The tweet was marked with the words: “president has seen.”

The committee also presented an email written by Katrina Pierson, a former Trump spokesperson, to January 6 rally organisers:

“POTUS expectations are to have something intimate at the Elipse and call on everyone to march to the Capitol,” she wrote.

Kylie Jane Kremer, another rally organiser, said in a 4 January text message shown by the committee that the plan was to keep the march to the Capitol secret.

“This stays only between us, we are having a second stage at the Supreme Court again after the ellipse,” Ms Kremer wrote. “POTUS is going to have us march there/the Capitol. It cannot get out about the second stage because people will try and set up another and sabotage it. It can also not get out about the march because I will be in trouble with the national park service and all the agencies but POTUS is going to just call for it, quote, ‘unexpectedly.’”

Trump’s White House counsel wanted him to concede

The committee heard that Mr Trump had been counselled by all of his senior advisers to concede the election when it became clear that there was no evidence of widespread fraud and all legal challenges had been resolved.

For the first time on Tuesday, they played testimony from the president’s White House counsel, Pat Cipollone, who said he thought Mr Trump should have conceded after the Electoral College certification on 14 December 2020.

“If your question is ‘did I believe he should concede the election at a point in time’, yes, I did,” Mr Cipollone said.

“I believe [Republican Senate] Leader McConnell went on to the floor of the Senate, I believe in mid-December and basically said the process is done – that would be in line with my thinking on these things,” Mr Cipollone told the committee in pre-recorded testimony on Friday but which was first revealed publically on Tuesday.

Trump Attorney General Bill Barr testified that he believed the certification on 14 December was “the end of the matter” and that it would lead to a “new administration”.

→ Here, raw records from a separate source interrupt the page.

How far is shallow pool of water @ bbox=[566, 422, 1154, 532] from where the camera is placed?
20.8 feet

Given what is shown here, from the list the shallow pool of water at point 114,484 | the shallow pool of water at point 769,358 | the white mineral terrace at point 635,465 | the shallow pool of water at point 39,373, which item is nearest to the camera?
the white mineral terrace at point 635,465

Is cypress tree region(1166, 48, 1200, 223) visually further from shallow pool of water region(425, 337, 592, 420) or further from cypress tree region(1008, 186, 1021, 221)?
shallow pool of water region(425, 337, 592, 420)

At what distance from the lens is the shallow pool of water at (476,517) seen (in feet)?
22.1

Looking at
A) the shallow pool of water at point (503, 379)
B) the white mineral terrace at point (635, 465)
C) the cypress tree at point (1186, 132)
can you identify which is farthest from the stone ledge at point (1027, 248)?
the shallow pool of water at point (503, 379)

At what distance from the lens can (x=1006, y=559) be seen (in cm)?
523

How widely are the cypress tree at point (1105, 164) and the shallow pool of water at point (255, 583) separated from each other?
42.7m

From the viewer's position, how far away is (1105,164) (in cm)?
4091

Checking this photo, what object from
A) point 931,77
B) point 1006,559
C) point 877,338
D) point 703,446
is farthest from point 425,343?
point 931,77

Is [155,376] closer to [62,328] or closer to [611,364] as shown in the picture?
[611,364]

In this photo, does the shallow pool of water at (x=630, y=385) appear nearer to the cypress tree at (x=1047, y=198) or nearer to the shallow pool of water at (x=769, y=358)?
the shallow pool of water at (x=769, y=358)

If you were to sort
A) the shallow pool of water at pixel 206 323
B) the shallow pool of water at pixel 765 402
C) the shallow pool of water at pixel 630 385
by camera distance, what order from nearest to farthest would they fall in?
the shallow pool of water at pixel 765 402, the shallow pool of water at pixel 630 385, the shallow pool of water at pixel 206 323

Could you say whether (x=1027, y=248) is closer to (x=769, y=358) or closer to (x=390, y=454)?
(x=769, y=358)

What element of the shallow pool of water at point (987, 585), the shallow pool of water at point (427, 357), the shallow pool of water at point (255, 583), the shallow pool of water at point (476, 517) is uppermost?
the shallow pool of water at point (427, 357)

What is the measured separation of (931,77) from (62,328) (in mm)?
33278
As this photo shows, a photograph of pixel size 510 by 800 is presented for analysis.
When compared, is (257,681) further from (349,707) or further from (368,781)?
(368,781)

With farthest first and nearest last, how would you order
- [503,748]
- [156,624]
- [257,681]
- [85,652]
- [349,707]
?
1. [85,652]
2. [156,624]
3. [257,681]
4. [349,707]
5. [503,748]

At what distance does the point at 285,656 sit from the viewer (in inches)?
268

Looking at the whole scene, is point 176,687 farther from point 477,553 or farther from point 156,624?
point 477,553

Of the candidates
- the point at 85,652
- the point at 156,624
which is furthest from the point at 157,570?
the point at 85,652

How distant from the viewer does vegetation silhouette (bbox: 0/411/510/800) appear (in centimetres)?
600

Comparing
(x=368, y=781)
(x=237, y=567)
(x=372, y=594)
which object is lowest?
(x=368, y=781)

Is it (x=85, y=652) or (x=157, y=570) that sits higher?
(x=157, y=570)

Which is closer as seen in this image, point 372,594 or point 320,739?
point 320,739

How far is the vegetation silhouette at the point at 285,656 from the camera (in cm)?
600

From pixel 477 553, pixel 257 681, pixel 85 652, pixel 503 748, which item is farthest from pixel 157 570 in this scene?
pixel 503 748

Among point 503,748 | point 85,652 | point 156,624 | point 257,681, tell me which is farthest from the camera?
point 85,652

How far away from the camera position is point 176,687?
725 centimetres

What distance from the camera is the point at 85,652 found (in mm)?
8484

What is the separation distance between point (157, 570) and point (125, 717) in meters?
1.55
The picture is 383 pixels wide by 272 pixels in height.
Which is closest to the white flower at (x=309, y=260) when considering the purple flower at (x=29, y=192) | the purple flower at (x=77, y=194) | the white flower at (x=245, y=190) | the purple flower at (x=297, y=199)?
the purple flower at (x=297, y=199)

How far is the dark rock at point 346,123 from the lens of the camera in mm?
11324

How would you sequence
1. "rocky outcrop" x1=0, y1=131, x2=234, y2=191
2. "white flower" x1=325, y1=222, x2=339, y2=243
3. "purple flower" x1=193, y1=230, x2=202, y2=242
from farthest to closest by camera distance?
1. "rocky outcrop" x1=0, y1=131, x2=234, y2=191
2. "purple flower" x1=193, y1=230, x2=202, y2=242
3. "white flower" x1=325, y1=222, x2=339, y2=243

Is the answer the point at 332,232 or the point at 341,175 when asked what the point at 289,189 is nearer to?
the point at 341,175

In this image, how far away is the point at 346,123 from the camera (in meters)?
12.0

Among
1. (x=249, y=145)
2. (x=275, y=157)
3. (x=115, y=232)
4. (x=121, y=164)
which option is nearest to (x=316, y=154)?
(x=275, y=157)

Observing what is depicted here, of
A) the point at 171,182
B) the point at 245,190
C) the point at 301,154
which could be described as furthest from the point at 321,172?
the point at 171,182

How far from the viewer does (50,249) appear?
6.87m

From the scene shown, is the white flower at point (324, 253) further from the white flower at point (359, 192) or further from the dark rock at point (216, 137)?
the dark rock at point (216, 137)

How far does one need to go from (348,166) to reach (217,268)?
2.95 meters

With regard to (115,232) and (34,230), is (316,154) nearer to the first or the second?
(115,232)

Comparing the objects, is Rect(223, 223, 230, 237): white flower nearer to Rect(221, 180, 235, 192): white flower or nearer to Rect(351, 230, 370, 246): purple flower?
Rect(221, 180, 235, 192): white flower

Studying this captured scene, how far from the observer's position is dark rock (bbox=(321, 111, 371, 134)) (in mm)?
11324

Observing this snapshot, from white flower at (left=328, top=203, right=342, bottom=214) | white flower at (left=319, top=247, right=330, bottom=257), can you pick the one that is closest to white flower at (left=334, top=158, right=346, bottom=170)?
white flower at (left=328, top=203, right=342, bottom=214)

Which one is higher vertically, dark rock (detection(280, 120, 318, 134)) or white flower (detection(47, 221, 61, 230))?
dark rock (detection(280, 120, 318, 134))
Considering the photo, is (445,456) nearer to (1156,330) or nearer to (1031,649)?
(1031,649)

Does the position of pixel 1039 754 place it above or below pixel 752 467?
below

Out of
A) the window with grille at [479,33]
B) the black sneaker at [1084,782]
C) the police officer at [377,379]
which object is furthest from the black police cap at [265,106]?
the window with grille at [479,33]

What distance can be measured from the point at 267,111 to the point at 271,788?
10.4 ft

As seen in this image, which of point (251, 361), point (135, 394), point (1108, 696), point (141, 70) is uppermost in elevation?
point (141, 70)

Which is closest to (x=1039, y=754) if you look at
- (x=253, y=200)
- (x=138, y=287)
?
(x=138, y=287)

Mr Cipollone said that Trump Chief of Staff Mark Meadows shared this view.

‘A president asking for civil war’

In the aftermath of the Capitol attack, some of Mr Trump’s own advisors and former advisers seemed to realise the significance of what had transpired at the Capitol.

One of the most striking examples of those realisations was revealed by the committee in not-before-seen text messages from Brad Parscale, Mr Trump’s former campaign manager, to Katrina Pierson, a former spokesperson for Mr Trump. In those messages, Mr Parscale put the blame for the violence of January 6 on the shoulders of Mr Trump.

“A sitting president asking for civil war. This week I feel guilty for helping him win,” Mr Parscale wrote.